Re: accents

2011-05-16 Thread Andreas Schwab
Chet Ramey  writes:

> That's a non sequitor.  My point is that, as I read it, UTF-8 requires the
> use of the shortest sequence that can represent a particular character.

The character is U+0301, and the shorted sequence is 0xcc 0x81.

> In this case, that means that U+00E9 must be used to represent e with
> acute intead of e plus U+0301.

Those are two different Unicode character sequences.

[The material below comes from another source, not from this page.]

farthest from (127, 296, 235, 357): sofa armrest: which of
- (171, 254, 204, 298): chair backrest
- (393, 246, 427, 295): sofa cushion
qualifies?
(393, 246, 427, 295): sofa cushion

> The point is that the utf-8 encodings of precomposed and decomposed
> unicode are different

Of course, they are different characters.  Encoding and normalisation
are different concepts, the former is about physical representation of
Unicode, the latter is about conversion between abstract Unicode values.

Andreas.

-- 
Andreas Schwab, sch...@linux-m68k.org
GPG Key fingerprint = 58CA 54C7 6D53 942B 1756  01D3 44D5 214B 8276 4ED5
"And now for something completely different."



Re: accents

2011-05-16 Thread Chet Ramey
On 5/9/11 10:46 AM, Thomas De Contes wrote:
> Configuration Information [Automatically generated, do not change]:
> Machine: i386
> OS: darwin10.7.0
> Compiler: /usr/bin/gcc-4.2
> Compilation CFLAGS:  -DPROGRAM='bash' -DCONF_HOSTTYPE='i386' 
> -DCONF_OSTYPE='darwin10.7.0' -DCONF_MACHTYPE='i386-apple-darwin10.7.0' 
> -DCONF_VENDOR='apple' 
> -DLOCALEDIR='/Users/thomas/Administration-ordinateur/autoinstall/macports/share/locale'
>  -DPACKAGE='bash' -DSHELL -DHAVE_CONFIG_H -DMACOSX   -I.  -I. -I./include 
> -I./lib  
> -I/Users/thomas/Administration-ordinateur/autoinstall/macports/include -pipe 
> -O2 -arch x86_64
> uname output: Darwin tDeContes-fixe.local 10.7.0 Darwin Kernel Version 
> 10.7.0: Sat Jan 29 15:17:16 PST 2011; root:xnu-1504.9.37~1/RELEASE_I386 i386
> Machine Type: i386-apple-darwin10.7.0
> 
> Bash Version: 4.2
> Patch Level: 8
> Release Status: release
> 
> 
> Description:
> 
> 1
> when i do
> PS1="&# $PS1"
> then I have problems since there is some accents in my command lines :
> http://cjoint.com/data1/1dweGsOZD6M.htm
> http://cjoint.com/data1/1dweHvDnu8H.htm
> http://cjoint.com/data1/1dweHSHlKQq.htm
> http://cjoint.com/data1/1dweIqnfKNe.htm
> http://cjoint.com/data1/1dweINbOCMJ.htm
> http://cjoint.com/data1/1dweJgK8K6m.htm
> http://cjoint.com/data1/1dweJGszDSY.htm
> http://cjoint.com/data1/1dweLRlowWS.htm
> 
> i heard that you had the problem without having to do
> PS1="&# $PS1"
> and that you corrected it in that case
> 
> 2
> without doing
> PS1="&# $PS1"
> i don't have problem when there is just one accent on a small line, but i 
> have a lot of them when the command line is larger than the terminal and is 
> displayed on several lines in the terminal
> 
> Do you need screen captures too ?
> 
> 
> Repeat-By:
> 
> make a file and give it a name containing an accent
> 
> 1
> - execute
> PS1="&# $PS1"
> - drag & drop the file with the accent
> - use "top arrow" and "bottom arrow" to move in the history :
> at each time you move on the line containing an accent, it eats one character
> 
> 2
> - type "enter" several times, to get a lot of lines printed on the terminal
> - drag & drop the file with the accent several times, until it makes a 
> command line too long to be written on only one line (the command line should 
> be larger than the terminal) :
> it should already begin to have a strange behavior, at this time (it doesn't 
> continue on the next line)
> - use "top arrow" and "bottom arrow" to move in the history :
> at each time you move on the line containing an accent, it eats not only 
> characters, but lines

These are both the result of a bug in Mac OS X.  Its implementation of
wcwidth doesn't return correct results for Unicode and UTF-8 combining
characters.  Take a look at my messages from yesterday for more details.

Chet
-- 
``The lyf so short, the craft so long to lerne.'' - Chaucer
 ``Ars longa, vita brevis'' - Hippocrates
Chet Ramey, ITS, CWRUc...@case.eduhttp://cnswww.cns.cwru.edu/~chet/